Abarim Publications' online Biblical Greek Dictionary
The noun οστεον (osteon) means bone (hence our English word ossuary, or bone-box), and in the classics this word denotes particularly a single bone or cranium. In other words, where the noun σκελετος (skeletos) denotes a very dead but complete dead person, perhaps even a mummy, carefully preserved in a μνημα (mnema), meaning tomb or memorial (from the verb μναομαι, mnaomai, to remember), an οστεον (osteon) is an anonymous remnant of some person whose living σαρξ (sarx), flesh, has long disappeared and whose fundamental legacy has fallen apart, was carried off by animals and has become utterly and unrecognizably dispersed.
In the New Testament, our noun οστεον (osteon) is used 5 times — see full concordance — but strikingly, three of these occurrences describe the bones of the living Christ. This suggests that the elements of the hidden framework that keeps the Body of Christ together and gives it structure, may not always know and recognize each other. The Body of Christ is of course a mental creature, which consists of a great many disciplines in arts and sciences. And although practitioners of these disciplines may not always respect the others (not every mathematician also respects Shakespeare), it's common knowledge that all these disciplines support each other in the greater consilience of mankind's singular understanding of everything (compare Deuteronomy 6:4 with Hebrews 1:3 and Colossians 1:17).
The Hebrew word for bone(s) is גרם (gerem), from the verb גרם (garam), to leave over or save for later.
It's not clear where our noun οστεον (osteon) comes from, but possibly from a Proto-Indo-European term "hest", which has left traces in languages from Sanskrit to Persian to Celtic, all meaning bone. But what that PIE word originally may have meant isn't clear: what was a stray bone to very early humans? Or even the bones within one's living body?

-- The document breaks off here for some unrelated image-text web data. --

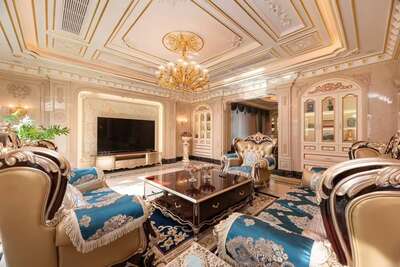 hd/别墅/别墅-菲蓝法式雅院1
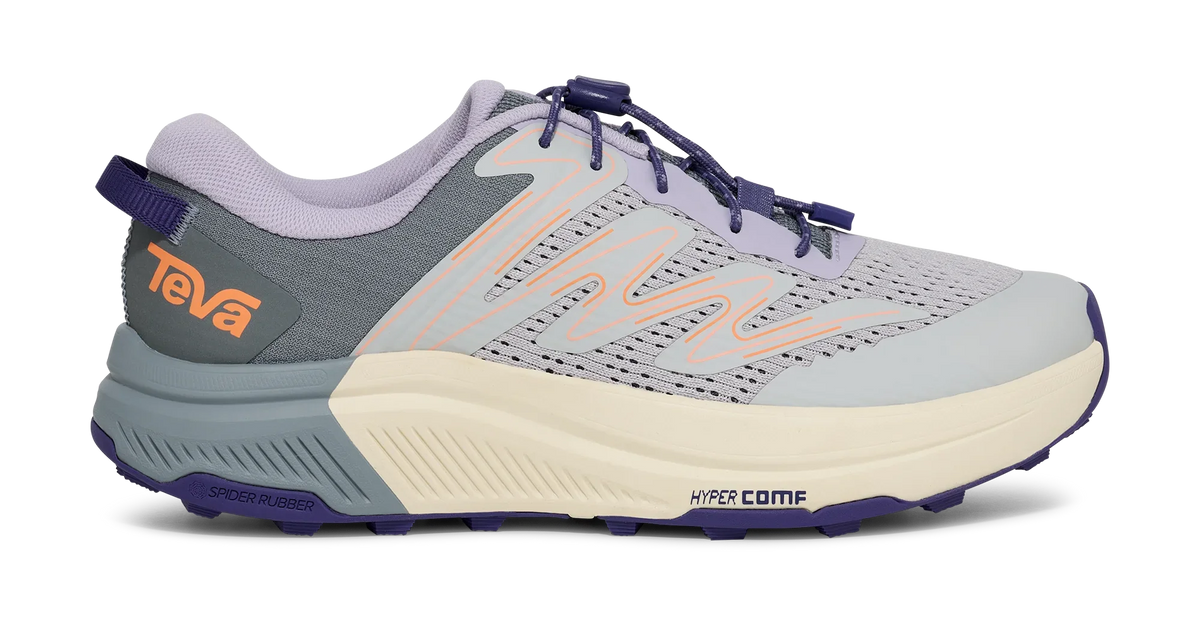 Hurricane Trailsetter Trail Running Shoe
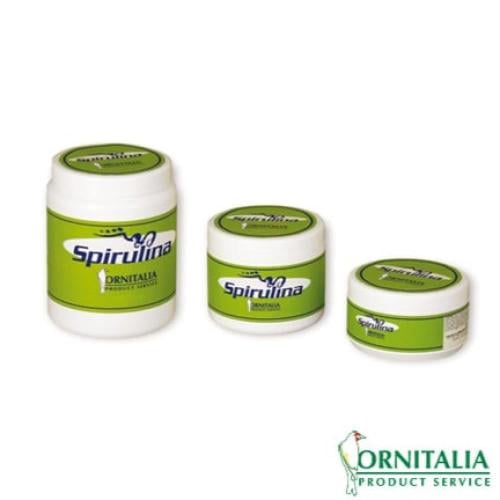 مكمل غذائي طحالب سبيرولينا -ORNITALIA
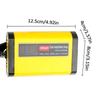 12V Battery Charger 2A 12V Fully-Automatic Smart Car Battery Charger Battery Maintainer Trickle Charger And Battery Desulfator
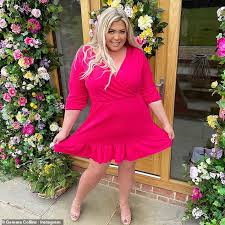 Find gemma collins schedule, reviews and photos. Gemma Collins Reveals Major Crush On First Dates Star Fred Sirieix Oltnews
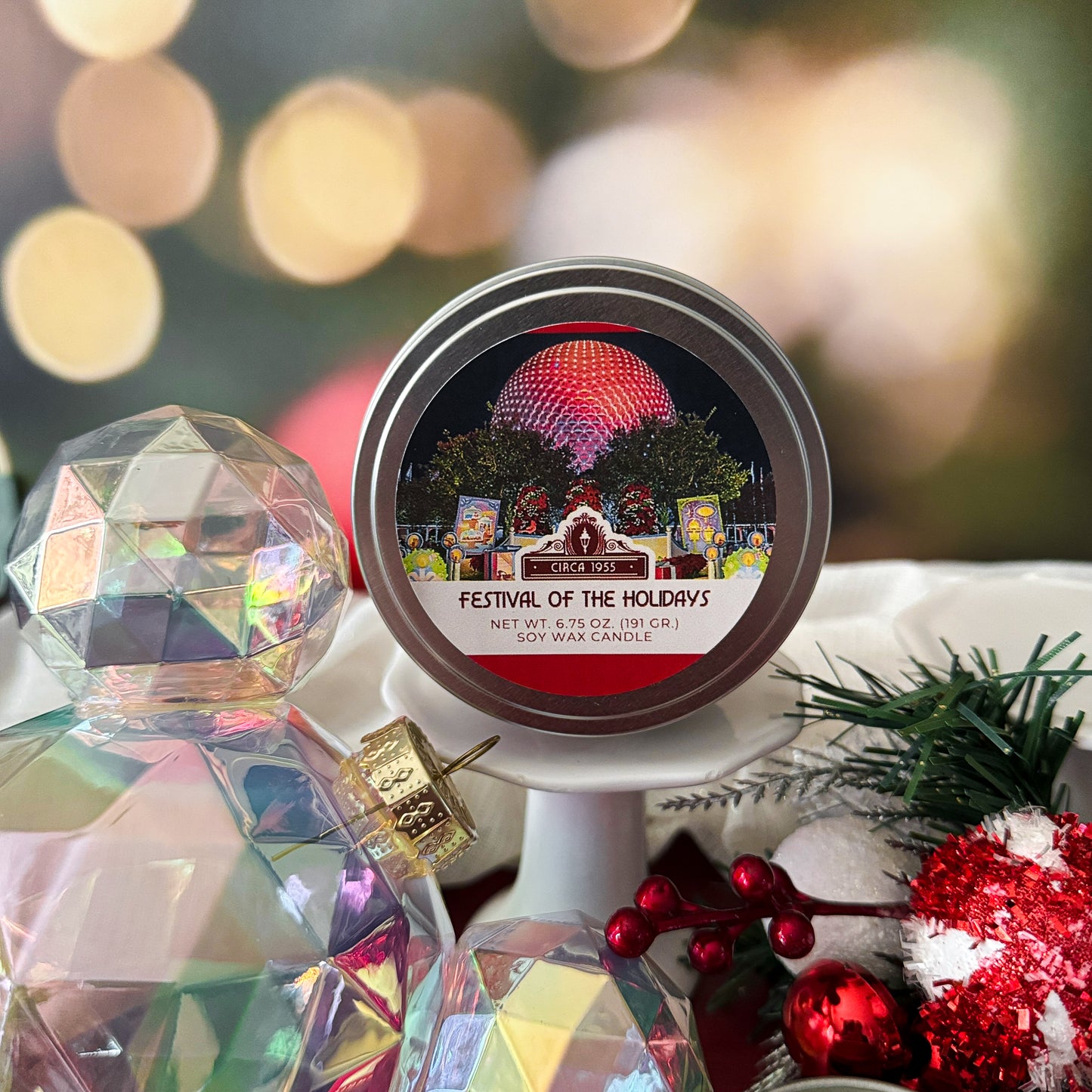 Festival of the Holidays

To the Greeks, the word οστεον (osteon) could also describe rocks that stuck out of the ground (earth's bony feet), or even the pits of fruits.
The adjective οστρακινος (ostrakinos) means earthen, or made of baked clay (2 Corinthians 4:7 and 2 Timothy 2:20 only). It stems from the unused noun οστρακον (ostrakon), meaning earthen vessel or a shard of one. In Athens such earthen shards were used to cast votes with, particularly to have someone banished, which is where the words ostracism and ostracize come from. One of the gates of Jerusalem was called Potsherd Gate and was associated with Gehenna.
The noun οστρακον (ostrakon) could also describe the hard shells of snails, mussels and even turtles and eggs (the word οστρεον, ostreon means oyster, hence the word). Its origin is as obscure as that of the previous and traditionally these two words have been thought to derive from the same idea. Perhaps that idea was that bones relate to living flesh the way the earth relates to the heavens.